Logements collectifs : gare aux effets pervers des compteurs individuels
L’individualisation des frais de chauffage dans les logements collectifs est prévue par la loi de transition énergétique afin de faire des économies d’énergie dans les logements collectifs. Sur le papier, cette mesure d’équité devrait permettre à chaque habitant de payer uniquement ce qu’il a consommé. Mais en pratique elle s’avère inefficace voire injuste.
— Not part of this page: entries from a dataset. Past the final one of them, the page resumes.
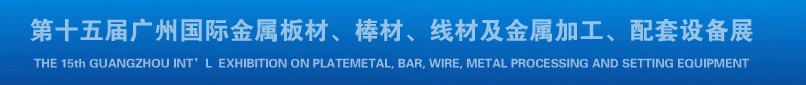 2013第十四屆廣州國際金屬板材、棒材、線材及金屬加工、配套設備展覽會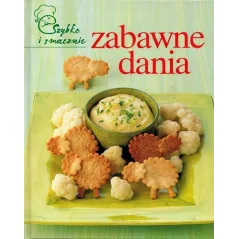 SZYBKO I SMACZNIE. ZABAWNE DANIA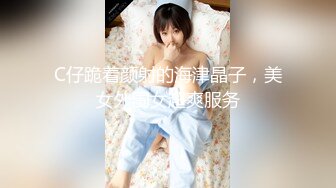 C仔跪着颜射的海津晶子，美女外围女超爽服务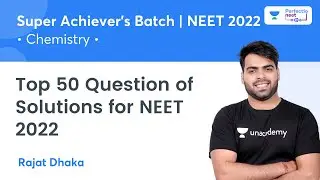 Top 50 Question of Solutions for NEET 2022 | PerfectioNEET | Rajat Dhaka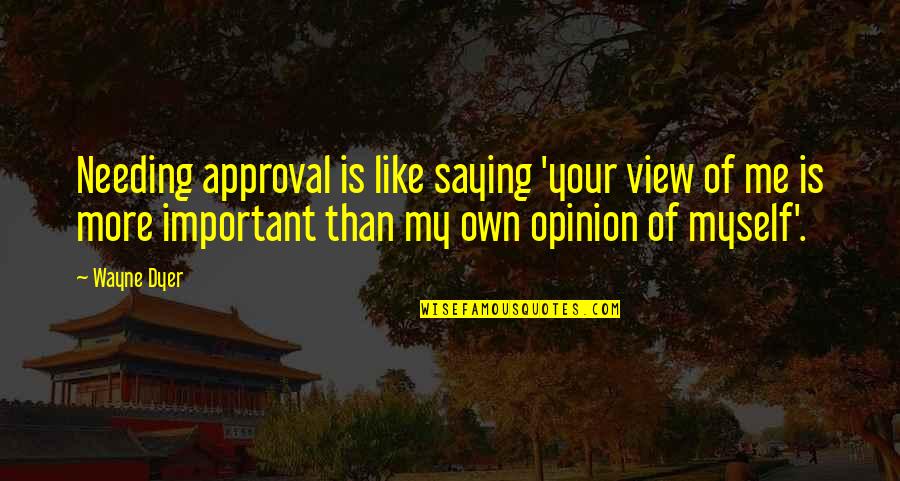 Saying Your Opinion Quotes By Wayne Dyer: Needing approval is like saying 'your view of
L’article 26 de la loi relative à la transition énergétique pour la croissance verte prévoit la généralisation des dispositifs d’individualisation des frais de chauffage, qui étaient pour l’instant obligatoires uniquement pour les bâtiments d’habitation énergivores. Un projet de décret soumis à consultation propose ainsi d’élargir cette « obligation » à tous les bâtiments d’habitation, ainsi qu’au secteur tertiaire, sauf en cas d’impossibilité technique ou de nécessité de modifier l’ensemble de l’installation de chauffage.
Les habitants les plus pénalisées seront les plus précaires : parents au foyer, sans-emplois ou retraités passant beaucoup de temps chez eux.
En permettant à chacun de payer uniquement ce qu’il a consommé, ce dispositif devrait en théorie encourager les habitants à être plus responsables face à leurs dépenses énergétiques et ainsi faire payer les plus gros consommateurs. Mais sur le papier seulement… Un certain nombre d’acteurs associatifs et institutionnels, dont le CLER, mettent en garde contre les risques importants de cette prochaine mesure, pouvant la rendre contre-productive.
Des travaux de rénovation avant tout
Les habitants qui seront les plus pénalisées par ce changement seront en effet les plus précaires : les parents au foyer, les sans-emplois ou les retraités qui passent beaucoup de temps chez eux durant la journée et qui sont ainsi susceptibles de « sur-consommer » de l’énergie dans leur logement pour maintenir une température convenable, tout en chauffant en partie les appartements voisins.
Dans les « passoires énergétiques », les consommations varient considérablement en fonction de l’emplacement, ce qui exacerbe les tensions entre ménages : sur l’arrête d’un immeuble, elle peut être beaucoup plus élevée qu’au cœur du bâtiment. A l’exclusion des immeubles aux performances énergétiques vraiment mauvaises, la mesure peut même devenir inutile car le coût pour l’installation et le fonctionnement des dispositifs à mettre en œuvre demeurera trop longtemps supérieur aux économies engendrées et rendra quasi impossible tout retour sur investissement.
Pour le CLER, il faut donc soumettre l’obligation de ces « répartiteurs des frais de chauffage » à la réalisation préalable de travaux d’efficacité énergétique, et ainsi avant toute chose, accompagner la filière du bâtiment à monter en compétence dans le domaine de la rénovation thermique. Début 2016, ses adhérents ont ainsi proposé au Conseil supérieur de la construction et de l’efficacité énergétique de la décaler de 2017 à 2018 et de lancer le plus rapidement possible une étude indépendante pour tirer le bilan de l’obligation préexistante portant sur les bâtiments classés F et G.